Dass es die Internierten lange in den Lagern hält, glaubt Anwältin Marku nicht. »Die albanische Polizei ist für ihre Käuflichkeit bekannt. Polizisten drückten in den 1990er Jahren die Augen zu, als Schleuser nicht nur Albaner, sondern auch Afghanen und Chinesen über die Adria nach Italien brachten. Sie arbeiten weiter mit der Mafia zusammen. Und weil sie für die äußere Sicherheit der Lager zuständig sein werden, ist zu befürchten, dass es auch hier zum Menschenhandel aus den Lagern heraus kommt«, sagt sie.

Den Einwohnern von Shengjin und Gjader sind die neuen Anlagen eher unangenehm. »Wir sind doch selbst ein Volk von Migranten. Ich war auch einige Jahre in Italien, habe dort gearbeitet«, erzählt Giorgio. Ihm tun die Menschen leid, die dort festgehalten werden. Er denkt aber auch, wie viele Albaner*innen, dass man Italien wegen der eigenen Migrationsgeschichte entgegenkommen müsse. Dass das Entgegenkommen ausgerechnet einem so umstrittenen Projekt gilt, schmerzt ihn allerdings – wie auch seinen Kumpel Luigi. Der ist Fischer, geht vor allem auf Fang von Schwertfisch. Im Nebenjob fährt er aber auch Tourist*innen aufs Meer hinaus.

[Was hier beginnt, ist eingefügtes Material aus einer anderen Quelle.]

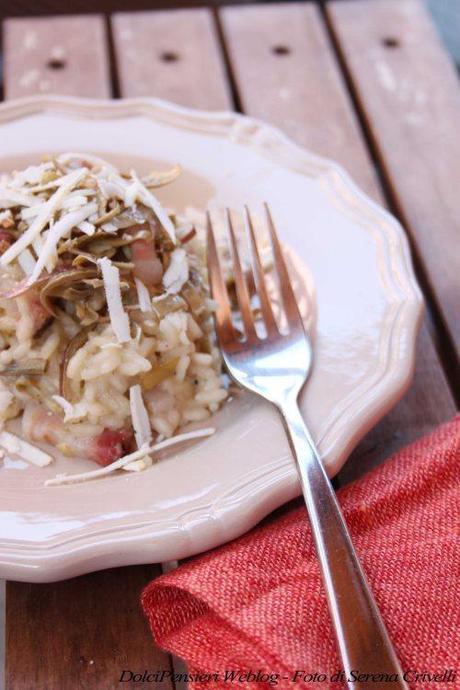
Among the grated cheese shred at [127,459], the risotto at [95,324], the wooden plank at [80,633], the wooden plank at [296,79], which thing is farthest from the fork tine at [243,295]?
the wooden plank at [296,79]

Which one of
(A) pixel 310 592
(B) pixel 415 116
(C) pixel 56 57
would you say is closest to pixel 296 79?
(B) pixel 415 116

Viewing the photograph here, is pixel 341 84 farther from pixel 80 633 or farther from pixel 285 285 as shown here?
pixel 80 633

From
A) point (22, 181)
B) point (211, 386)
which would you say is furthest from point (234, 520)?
point (22, 181)

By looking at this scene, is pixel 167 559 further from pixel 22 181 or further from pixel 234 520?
pixel 22 181

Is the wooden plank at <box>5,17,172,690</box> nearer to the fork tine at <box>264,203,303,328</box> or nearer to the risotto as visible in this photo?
the risotto

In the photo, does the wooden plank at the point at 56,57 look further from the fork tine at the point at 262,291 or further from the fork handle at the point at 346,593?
the fork handle at the point at 346,593
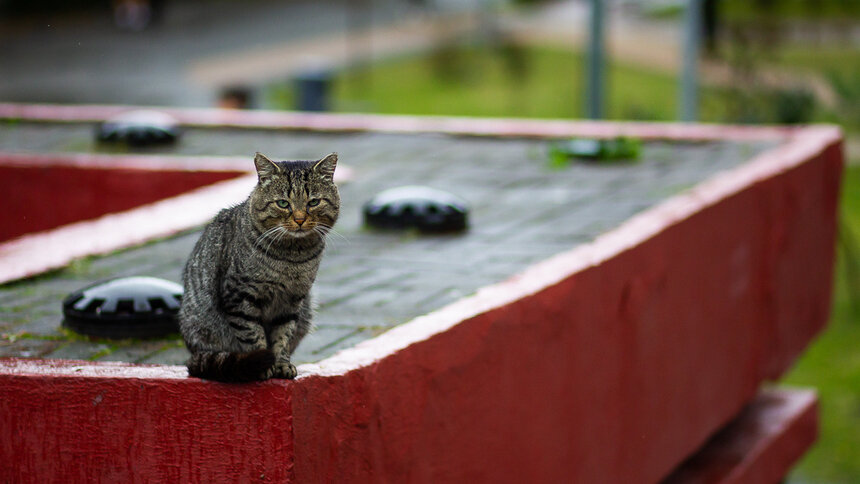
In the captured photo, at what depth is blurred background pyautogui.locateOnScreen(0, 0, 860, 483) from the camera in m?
18.8

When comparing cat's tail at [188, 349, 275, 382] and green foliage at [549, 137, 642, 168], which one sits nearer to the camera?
cat's tail at [188, 349, 275, 382]

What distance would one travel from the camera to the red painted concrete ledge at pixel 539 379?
4.18 metres

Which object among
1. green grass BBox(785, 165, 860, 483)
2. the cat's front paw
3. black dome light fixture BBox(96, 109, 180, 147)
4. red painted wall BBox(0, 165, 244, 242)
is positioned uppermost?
the cat's front paw

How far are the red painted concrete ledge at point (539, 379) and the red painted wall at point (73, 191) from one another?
3.70 metres

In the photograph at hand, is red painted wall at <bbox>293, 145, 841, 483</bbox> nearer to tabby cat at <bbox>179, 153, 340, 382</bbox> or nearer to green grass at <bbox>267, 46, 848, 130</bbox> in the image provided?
tabby cat at <bbox>179, 153, 340, 382</bbox>

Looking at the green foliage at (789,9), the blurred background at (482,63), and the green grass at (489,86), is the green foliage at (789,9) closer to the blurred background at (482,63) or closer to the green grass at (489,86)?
the blurred background at (482,63)

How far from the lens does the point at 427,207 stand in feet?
25.4

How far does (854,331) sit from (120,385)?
18.2 metres

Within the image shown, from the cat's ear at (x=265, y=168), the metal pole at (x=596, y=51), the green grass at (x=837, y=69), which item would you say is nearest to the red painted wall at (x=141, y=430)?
the cat's ear at (x=265, y=168)

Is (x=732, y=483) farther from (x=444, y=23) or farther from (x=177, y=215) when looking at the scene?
(x=444, y=23)

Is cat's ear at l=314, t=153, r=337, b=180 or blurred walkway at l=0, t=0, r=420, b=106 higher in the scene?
cat's ear at l=314, t=153, r=337, b=180

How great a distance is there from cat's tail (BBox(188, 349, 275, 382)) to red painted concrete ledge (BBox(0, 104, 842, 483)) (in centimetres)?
4

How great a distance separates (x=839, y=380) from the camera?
18875mm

Denn die Hafenstadt Shengjin ist ein mittlerweile europaweit beliebter Urlaubsort. Die Strände sind schön, »I love Shengjin« steht einladend in großen Lettern vor der Einfahrt in die Stadt. Viele Bettenburgen wurden errichtet, weitere Hotels befinden sich im Bau. Das Lager im Hafen bedroht aber den Aufschwung durch den Tourismus. »Als verkündet wurde, dass Shengjin ein solches Camp bekommt, gingen die Hotelbuchungen um 40 Prozent zurück«, erzählt Luigi. Die um mehrere Monate verzögerte Öffnung der Lager sei vor allem darauf zurückzuführen, dass man die Hochsaison im Sommer nicht gefährden wollte.

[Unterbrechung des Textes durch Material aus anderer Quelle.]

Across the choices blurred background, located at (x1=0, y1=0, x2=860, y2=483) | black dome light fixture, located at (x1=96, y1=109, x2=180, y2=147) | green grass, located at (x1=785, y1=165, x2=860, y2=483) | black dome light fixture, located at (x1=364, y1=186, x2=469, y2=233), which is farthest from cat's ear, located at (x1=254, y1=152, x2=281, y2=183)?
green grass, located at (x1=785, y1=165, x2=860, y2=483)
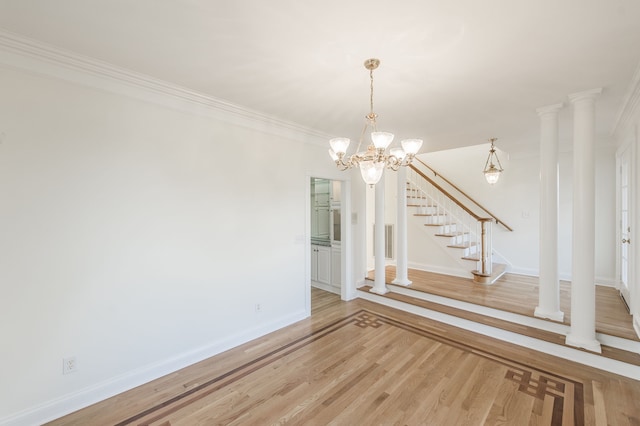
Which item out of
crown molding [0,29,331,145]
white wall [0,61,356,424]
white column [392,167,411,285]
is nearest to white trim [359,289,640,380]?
white column [392,167,411,285]

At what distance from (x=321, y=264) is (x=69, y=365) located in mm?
3964

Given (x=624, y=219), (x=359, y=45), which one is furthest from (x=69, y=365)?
(x=624, y=219)

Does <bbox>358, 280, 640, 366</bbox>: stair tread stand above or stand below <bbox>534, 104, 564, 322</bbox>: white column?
below

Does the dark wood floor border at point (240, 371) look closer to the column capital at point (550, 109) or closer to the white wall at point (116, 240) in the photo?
the white wall at point (116, 240)

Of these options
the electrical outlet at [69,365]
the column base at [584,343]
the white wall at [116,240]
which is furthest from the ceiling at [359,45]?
the column base at [584,343]

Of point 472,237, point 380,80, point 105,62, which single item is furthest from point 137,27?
point 472,237

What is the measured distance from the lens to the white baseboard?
2.07 meters

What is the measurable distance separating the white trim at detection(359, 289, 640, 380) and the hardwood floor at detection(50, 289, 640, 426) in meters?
0.09

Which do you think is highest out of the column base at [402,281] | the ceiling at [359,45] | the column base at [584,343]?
the ceiling at [359,45]

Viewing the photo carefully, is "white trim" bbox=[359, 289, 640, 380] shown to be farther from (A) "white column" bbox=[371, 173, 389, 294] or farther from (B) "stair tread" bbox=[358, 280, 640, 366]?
(A) "white column" bbox=[371, 173, 389, 294]

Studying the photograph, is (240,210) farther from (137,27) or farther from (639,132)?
(639,132)

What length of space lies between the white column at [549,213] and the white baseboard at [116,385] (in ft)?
12.0

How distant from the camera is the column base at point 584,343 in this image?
9.32 feet

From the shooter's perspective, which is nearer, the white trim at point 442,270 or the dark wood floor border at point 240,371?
the dark wood floor border at point 240,371
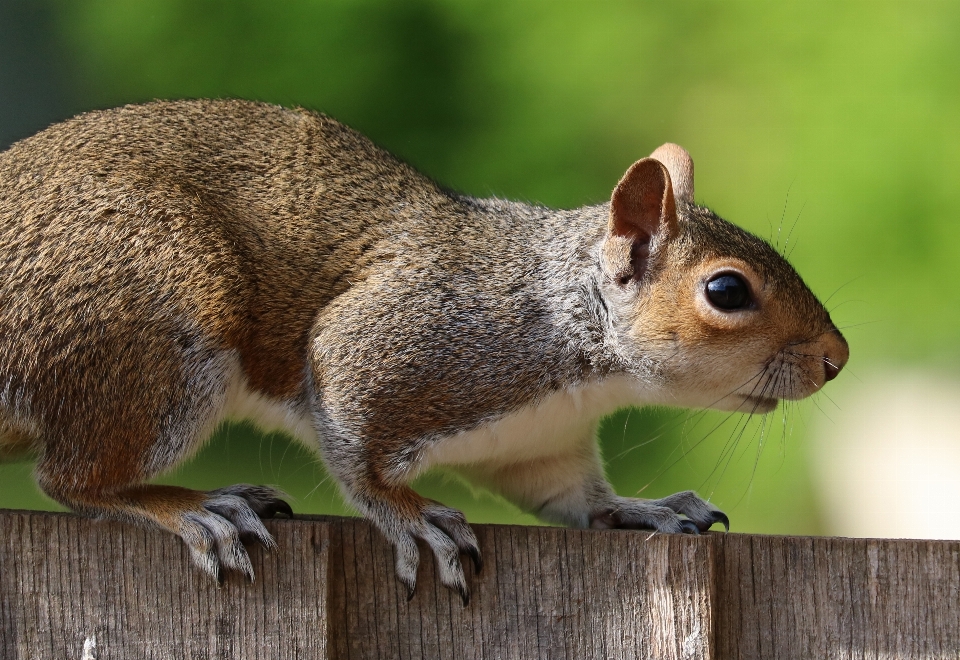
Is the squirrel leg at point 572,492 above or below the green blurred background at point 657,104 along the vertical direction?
below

Wie sich in Zukunft Tourismus und Verwahrpraxis für Geflüchtete verhalten, ist ungewiss. Manch einer versucht, Kapital aus beidem zu schlagen. Ein Fischrestaurant am Hafen, nur zwei Steinwürfe entfernt vom Camp, nennt sich seit kurzem Trattoria Meloni. Die Räume sind mit Pop-Art-Porträts der italienischen Premierministerin ausgestattet. »Meloni war noch nicht hier, aber sie kann gerne kommen. Wir wollen den Rummel nutzen, um etwas Aufmerksamkeit zu erreichen«, sagt der Betreiber pragmatisch. Zur Mittagszeit ist sein Restaurant tatsächlich rappelvoll.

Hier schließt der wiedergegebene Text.